Nach dieser Entwicklung klingt jedenfalls die Einschätzung von Agrarminister Horst Seehofer noch bedrohlicher, wonach es der Tierseuche gelungen ist, näher an den Menschen zu rücken. Sicher wird zu Recht vor Panikmache gewarnt. Doch auffällig ist es, wie sehr die Fachwelt in vielen Bereichen im Dunkeln tappt. So wird die Einschätzung, das Virus werde durch Zugvögel eingeschleppt, mittlerweile immer lauter hinterfragt. Nicht jedem, der sich zu der Tierseuche äußert, geht es zudem um den Gesundheitsschutz für den Menschen. Manche Interessengruppen missbrauchen die Angst vor der Vogelgrippe auch für ideologische Feldzüge für oder wider die eine oder andere Haltungsform.

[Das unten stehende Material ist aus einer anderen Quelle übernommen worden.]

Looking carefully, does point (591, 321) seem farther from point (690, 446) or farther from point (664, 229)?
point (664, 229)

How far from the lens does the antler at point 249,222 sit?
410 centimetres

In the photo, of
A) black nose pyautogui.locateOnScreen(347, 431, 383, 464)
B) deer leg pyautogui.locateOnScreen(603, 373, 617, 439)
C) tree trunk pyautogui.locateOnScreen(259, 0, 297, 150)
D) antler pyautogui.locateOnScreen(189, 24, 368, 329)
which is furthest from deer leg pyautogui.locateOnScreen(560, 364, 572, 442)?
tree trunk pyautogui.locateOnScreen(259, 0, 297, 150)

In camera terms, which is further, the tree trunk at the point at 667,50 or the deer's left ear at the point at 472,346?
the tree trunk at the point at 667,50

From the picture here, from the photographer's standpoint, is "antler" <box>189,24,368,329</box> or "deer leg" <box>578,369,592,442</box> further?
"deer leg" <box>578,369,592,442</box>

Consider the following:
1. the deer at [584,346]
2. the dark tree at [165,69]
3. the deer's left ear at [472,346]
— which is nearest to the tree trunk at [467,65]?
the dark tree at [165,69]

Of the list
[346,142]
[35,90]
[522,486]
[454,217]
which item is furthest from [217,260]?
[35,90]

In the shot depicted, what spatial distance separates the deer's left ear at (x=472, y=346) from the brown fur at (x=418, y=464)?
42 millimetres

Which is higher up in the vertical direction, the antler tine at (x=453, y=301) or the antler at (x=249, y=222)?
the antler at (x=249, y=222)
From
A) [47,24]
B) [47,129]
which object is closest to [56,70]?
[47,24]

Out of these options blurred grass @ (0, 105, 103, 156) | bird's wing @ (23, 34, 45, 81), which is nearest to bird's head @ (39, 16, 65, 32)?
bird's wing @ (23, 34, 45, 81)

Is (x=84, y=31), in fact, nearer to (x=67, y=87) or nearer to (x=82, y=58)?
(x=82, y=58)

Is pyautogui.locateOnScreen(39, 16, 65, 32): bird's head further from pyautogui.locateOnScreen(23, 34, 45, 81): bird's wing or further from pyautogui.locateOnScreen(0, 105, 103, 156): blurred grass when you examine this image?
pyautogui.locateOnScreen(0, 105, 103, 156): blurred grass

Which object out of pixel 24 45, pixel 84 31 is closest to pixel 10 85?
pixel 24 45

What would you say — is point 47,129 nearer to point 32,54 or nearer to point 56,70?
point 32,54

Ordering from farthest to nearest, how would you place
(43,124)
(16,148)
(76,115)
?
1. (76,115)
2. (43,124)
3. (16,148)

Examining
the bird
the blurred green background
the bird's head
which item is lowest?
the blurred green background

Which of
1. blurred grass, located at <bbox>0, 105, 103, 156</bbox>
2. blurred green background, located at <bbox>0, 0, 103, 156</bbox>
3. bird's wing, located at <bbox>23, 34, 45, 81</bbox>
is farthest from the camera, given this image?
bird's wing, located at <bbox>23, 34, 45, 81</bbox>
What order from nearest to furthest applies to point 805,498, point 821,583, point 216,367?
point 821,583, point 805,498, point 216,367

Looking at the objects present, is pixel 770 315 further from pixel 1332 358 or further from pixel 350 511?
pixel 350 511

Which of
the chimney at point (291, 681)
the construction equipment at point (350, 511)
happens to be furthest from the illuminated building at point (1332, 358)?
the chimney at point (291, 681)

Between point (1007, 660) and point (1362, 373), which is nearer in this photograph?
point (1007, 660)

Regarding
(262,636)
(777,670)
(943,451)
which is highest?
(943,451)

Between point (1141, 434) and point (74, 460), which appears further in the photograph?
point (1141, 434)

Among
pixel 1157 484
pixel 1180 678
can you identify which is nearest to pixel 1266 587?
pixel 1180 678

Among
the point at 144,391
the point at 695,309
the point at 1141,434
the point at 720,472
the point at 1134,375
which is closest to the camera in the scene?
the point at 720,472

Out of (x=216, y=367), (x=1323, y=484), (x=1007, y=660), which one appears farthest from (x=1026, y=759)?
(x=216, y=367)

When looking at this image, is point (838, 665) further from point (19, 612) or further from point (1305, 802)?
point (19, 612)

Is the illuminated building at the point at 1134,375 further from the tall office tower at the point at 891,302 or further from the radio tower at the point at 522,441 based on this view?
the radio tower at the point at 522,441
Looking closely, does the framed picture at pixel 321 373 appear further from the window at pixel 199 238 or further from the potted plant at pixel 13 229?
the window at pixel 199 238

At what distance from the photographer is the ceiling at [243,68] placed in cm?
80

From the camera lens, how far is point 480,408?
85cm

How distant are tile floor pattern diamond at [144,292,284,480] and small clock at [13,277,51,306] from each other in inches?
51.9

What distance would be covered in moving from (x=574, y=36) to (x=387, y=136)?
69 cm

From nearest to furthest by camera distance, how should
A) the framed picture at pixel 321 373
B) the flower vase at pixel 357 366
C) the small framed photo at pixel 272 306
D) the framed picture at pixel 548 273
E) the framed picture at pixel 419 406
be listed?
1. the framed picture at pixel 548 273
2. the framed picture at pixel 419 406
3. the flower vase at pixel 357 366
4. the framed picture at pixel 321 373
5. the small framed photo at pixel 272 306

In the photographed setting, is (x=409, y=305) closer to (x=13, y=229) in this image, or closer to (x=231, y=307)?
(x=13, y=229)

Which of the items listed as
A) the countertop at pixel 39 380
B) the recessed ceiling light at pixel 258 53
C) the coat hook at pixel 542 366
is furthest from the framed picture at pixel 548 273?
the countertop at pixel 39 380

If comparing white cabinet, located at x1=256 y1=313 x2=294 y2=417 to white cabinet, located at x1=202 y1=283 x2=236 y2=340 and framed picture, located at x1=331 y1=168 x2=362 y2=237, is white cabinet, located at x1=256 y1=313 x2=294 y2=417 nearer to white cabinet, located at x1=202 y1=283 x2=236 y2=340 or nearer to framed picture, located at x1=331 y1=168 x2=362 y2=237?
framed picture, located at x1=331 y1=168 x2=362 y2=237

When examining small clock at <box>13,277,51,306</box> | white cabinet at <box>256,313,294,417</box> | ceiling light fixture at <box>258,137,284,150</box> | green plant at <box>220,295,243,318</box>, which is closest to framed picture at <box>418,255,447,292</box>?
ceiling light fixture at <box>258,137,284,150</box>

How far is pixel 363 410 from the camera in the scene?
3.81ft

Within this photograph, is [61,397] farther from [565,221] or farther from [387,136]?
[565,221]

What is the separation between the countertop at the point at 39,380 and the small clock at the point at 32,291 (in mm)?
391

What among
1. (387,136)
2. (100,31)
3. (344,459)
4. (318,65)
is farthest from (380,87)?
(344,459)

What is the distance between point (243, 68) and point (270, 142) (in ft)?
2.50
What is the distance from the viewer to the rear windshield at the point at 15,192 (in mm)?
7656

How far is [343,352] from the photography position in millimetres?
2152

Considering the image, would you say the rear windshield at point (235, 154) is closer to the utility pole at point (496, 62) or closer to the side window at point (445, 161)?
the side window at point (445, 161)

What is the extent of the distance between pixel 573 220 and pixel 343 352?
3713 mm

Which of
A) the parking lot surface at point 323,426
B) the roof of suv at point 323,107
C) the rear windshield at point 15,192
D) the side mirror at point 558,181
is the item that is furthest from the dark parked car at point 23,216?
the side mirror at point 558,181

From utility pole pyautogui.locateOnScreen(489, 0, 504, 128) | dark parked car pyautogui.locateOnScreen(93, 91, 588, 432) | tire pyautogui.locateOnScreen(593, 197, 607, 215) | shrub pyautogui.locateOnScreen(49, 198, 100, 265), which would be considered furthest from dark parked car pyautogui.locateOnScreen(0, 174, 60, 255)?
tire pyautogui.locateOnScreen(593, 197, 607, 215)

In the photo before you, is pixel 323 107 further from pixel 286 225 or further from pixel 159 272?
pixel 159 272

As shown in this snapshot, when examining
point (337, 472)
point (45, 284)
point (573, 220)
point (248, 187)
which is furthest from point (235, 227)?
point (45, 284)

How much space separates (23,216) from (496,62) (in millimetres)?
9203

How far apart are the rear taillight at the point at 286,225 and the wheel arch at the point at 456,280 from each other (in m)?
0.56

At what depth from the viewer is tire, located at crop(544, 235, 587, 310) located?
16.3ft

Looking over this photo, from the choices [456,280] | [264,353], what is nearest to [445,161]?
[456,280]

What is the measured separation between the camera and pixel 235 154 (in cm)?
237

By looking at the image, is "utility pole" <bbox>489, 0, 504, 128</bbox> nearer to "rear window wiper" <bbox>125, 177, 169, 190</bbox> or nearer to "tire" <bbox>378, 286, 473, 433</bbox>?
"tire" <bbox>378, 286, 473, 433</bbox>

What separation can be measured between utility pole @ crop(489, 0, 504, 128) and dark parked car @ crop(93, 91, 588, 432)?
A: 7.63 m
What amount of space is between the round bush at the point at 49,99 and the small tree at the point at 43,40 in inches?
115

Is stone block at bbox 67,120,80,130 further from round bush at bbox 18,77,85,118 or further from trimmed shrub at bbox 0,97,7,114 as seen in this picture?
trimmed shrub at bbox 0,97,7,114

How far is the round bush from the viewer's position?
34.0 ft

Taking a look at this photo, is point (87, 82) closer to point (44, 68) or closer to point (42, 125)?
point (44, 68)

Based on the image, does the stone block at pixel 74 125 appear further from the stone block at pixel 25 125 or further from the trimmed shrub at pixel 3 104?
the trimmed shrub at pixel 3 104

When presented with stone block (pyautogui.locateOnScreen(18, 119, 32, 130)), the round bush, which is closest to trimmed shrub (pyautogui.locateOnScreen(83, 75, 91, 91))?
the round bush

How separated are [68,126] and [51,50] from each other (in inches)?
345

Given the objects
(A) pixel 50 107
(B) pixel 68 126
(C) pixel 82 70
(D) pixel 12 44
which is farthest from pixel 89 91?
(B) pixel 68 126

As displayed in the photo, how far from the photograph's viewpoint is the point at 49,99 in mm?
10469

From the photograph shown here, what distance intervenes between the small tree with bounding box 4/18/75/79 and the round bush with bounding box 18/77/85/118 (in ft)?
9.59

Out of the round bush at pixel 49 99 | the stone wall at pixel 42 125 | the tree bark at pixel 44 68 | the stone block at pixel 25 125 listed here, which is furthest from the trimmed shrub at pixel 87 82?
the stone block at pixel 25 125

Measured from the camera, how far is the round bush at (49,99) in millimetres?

Hier spielen auch wirtschaftliche Interessen des agrarindustriellen Sektors eine nicht unbedeutende Rolle.

Bisher handelt es sich bei der Tierkrankheit in Deutschland und Europa nicht um ein Massenphänomen. Von asiatischen Verhältnissen ist man weit entfernt. Was aber, wenn sich das ändert? Wird dann ein Marker-Impfstoff einsatzbereit sein um eine effektive Seuchenbekämpfung zu gewährleisten? Bislang hat die Politik sich bei diesem Thema entscheidungsschwach gezeigt.